* [WORK TO COMPLETE]
**1.** Answer these from the letter:
(a) What date appears at the top?
(b) Which university does the letter say most of the students will get into?
(c) What does the writer say they rarely miss a chance to do?
**2.** Write out the passage of the letter from "The email in" to "a statistical study.".

* [DOCUMENT EXTRACT]
Thursday, April 21, 2011

Dear Leaders of Tomorrow,

I just received an email from students from my high school, a venue in which the students are encouraged to believe they are the most important people in the world who will be running shit in a few years. Most of them will be, after they get into Georgetown despite failing Math for Fucktards Who Can't Do Long Division because their father sits on the board. While being encouraged to walk around with their heads up their asses and learn to hold everyone who didn't attend a prep school in contempt, the students use their parents credit card numbers to order from the J. Crew catalog on a regular enough basis to not miss out on the newest collection and thus be the laughingstock of the dorm hall and blackballed from the varsity lacrosse team.
The email in question from these wide-eyed, precocious and doomed youths was sent in the spirit of soliciting alumni opinions on the dress code and if it "is important in our preparation for our future careers." I almost ignored the entire thing but the line "The link below will take you to a brief survey regarding your current profession and the expectations for professional dress" was too delicious to pass up. I rarely miss a chance to throw the median of a statistical study.

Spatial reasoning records
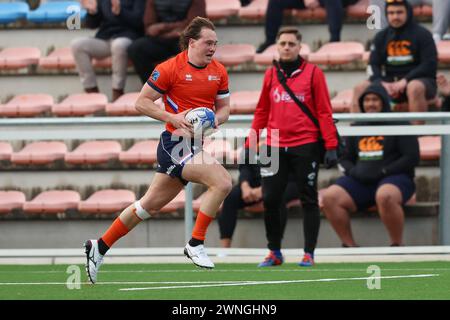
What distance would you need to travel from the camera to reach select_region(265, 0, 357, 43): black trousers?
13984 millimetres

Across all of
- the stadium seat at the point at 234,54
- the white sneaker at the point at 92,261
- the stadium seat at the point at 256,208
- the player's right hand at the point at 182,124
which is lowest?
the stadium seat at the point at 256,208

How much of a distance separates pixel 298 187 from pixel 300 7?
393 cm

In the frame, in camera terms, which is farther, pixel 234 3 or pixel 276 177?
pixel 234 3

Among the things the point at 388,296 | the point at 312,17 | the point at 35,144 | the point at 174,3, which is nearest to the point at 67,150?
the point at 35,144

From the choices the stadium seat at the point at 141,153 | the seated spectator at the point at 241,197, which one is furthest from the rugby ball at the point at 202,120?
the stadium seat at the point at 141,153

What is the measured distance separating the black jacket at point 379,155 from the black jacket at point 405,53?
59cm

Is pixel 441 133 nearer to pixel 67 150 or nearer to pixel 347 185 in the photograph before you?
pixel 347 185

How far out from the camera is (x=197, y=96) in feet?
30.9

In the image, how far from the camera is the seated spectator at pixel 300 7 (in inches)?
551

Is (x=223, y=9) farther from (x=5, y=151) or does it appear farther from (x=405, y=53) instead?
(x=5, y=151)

---

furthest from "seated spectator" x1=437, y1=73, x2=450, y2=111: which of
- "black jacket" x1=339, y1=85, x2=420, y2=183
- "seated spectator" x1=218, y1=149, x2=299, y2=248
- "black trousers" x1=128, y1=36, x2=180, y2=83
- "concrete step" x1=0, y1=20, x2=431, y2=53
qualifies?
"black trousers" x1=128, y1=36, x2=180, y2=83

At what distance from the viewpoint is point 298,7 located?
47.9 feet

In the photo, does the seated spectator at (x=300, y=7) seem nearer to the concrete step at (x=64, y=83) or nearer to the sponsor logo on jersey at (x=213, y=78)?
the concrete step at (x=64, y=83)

* [COMPLETED EXERCISE]
**1.**
(a) Thursday, April 21, 2011
(b) Georgetown
(c) Throw the median of a statistical study

**2.**
The email in question from these wide-eyed, precocious and doomed youths was sent in the spirit of soliciting alumni opinions on the dress code and if it "is important in our preparation for our future careers." I almost ignored the entire thing but the line "The link below will take you to a brief survey regarding your current profession and the expectations for professional dress" was too delicious to pass up. I rarely miss a chance to throw the median of a statistical study.